* [EXERCISE TEXT]:
┏━━
Acute mesenteric ischemia (AMI) occurs when blood flow is unable to meet the metabolic demands of the intestinal mucosa [32]. Although the initial response is vasodilation, prolonged ischemia leads to vasoconstriction, activation of systemic inflammatory pathways, full-bowel wall thickness injury, infarction and eventually death. AMI can originate from various pathophysiological causes including vascular narrowing or blockage by a thrombus, mechanical volvulus, or any underlying process resulting in low blood pressure (e.g., shock or heart failure). Typically, AMI presents with sudden onset of symptoms such as severe abdominal pain, nausea or vomiting, indicative of an acute abdomen.

At present, diagnosis of AMI relies on the clinician’s clinical expertise, imaging findings, and general blood markers such as leukocyte count, base excess, lactate dehydrogenase, creatine kinase, alanine aminotransferase, and D-dimer level. Most of these clinically used markers are non-specific. For example, D-dimer assessment (a marker of thrombosis) for AMI, exhibits good sensitivity (96%) but poor specificity (40%) [33]. There is a clear need for more specific markers that could differentiate AMI from other causes of an acute abdomen and that might potentially serve as early indicators prompting earlier intervention.

I-FABP as a Marker of Enterocyte Damage in an Ischemic-Reperfusion Event

I-FABP is of particular interest in the context of AMI due to its responsiveness during an ischemic–reperfusion event [34, 35]. A study of 32 adults who underwent a pancreaticoduodenectomy (27 patients who had 6 cm of their jejunum removed underwent ischemia time of 15, 30 or 60 min followed by 30 and 120 min of reperfusion with comparison to five untreated controls) found plasma I-FABP levels progressively increased with ischemia time, and that this increase correlated with epithelial damage (r = − 0.82, P < 0.001) [35]. While I-FABP levels progressively declined following reperfusion, levels only returned to baseline in those patients who had 15 or 30 min ischemia time. This occurred 120 min after reperfusion, and the epithelial lining was restored. In contrast, I-FABP levels did not return to baseline at 120 min in the patients who had 60 min of ischemia time. This correlated with irrepairable epithelial damage, which manifested as markedly shortened villi exposing the subepithelial space [35]. Collectively, these findings suggest that I-FABP is a sensitive marker for enterocyte damage following a significant episode of ischemia.
┗━━
* [SUPPLIED MATERIAL]:
┏━━
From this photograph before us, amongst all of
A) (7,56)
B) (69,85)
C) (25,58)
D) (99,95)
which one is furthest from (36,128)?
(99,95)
┗━━
* [INSTRUCTIONS]:
1 - According to the mesenteric ischemia text, why is there a need for more specific markers of AMI? Answer in one to three sentences.
2 - Continue the mesenteric ischemia text, starting after its final sentence about I-FABP as a sensitive marker for enterocyte damage.
The data play no part in the work on the mesenteric ischemia text.

* [RESPONSES IN ORDER]:
1 - Most of the blood markers currently used to diagnose AMI are non-specific. D-dimer, for example, has good sensitivity (96%) but poor specificity (40%). More specific markers could distinguish AMI from other causes of an acute abdomen and might serve as early indicators that prompt earlier intervention.

2 -
I-FABP Compared to Other Clinical Markers

The identification of I-FABP as a sensitive marker of an ischemia–reperfusion event has informed other human studies comparing I-FABP to other established clinical blood markers. All but one of these studies found I-FABP to be the best diagnostic marker of AMI, evidenced by I-FABP having the largest AUC in receiver operating characteristic curve analyses [36,37,38,39,40,41]. One study involving 120 patients in a critical care setting, however, found d-lactate and l-lactate to be superior to I-FABP in the diagnosis of AMI [42]. Almost half (39) of the 81 patients in this study with unlikely or no intestinal ischemia were diagnosed with shock; these patients were potentially predisposed to some degree of enterocyte damage secondary to their shock, leading to release of I-FABP and limiting the differentiation from the AMI group. The two lactate markers were found to be more sensitive than I-FABP in this study. This may reflect the critically ill nature of the patient group, where l-lactate is likely to be elevated and d-lactate, which is exclusively produced by the bowel flora, is likely to translocate into the blood stream during a severe bowel ischemic event.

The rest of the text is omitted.